Prenatal diagnosis of anophthalmia or microphthalmia may be made through 2D or 3D ultrasonography during the second trimester (or 12 weeks post-conception with a transvaginal ultrasound) or fetal magnetic resonance imaging to visualize the orbit.

Genetic counseling

Genetic counselling can be challenging due to the range of known genetic causes and phenotypic variability. Prediction of inheritance pattern is often difficult, due to de novo changes, mosaicism and non-penetrance. If a genetic diagnosis is established, informed family planning advice can be provided including prenatal and preimplantation diagnosis.

Management and treatment

There is no treatment for MAC patients. They should be managed by a multidisciplinary team of specialists, including ophthalmologists, pediatricians and clinical geneticists. If there is visual potential, children should be monitored to maximize vision by correcting refractive error or squints, and preventing amblyopia.
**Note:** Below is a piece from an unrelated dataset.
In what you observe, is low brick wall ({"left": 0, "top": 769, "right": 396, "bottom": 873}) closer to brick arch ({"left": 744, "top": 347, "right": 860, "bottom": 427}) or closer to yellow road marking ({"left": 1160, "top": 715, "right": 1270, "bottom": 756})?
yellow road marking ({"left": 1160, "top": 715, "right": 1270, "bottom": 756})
Fundus examinations are required in patients with chorioretinal coloboma as it is associated with a risk of retinal detachment. Low vision should be supported using visual aids. Significant microphthalmic or anophthalmic eyes may undergo socket expansion using enlarging cosmetic shells/conformers to minimize facial deformity.

Prognosis

Isolated MAC are structural birth defects with no treatment available.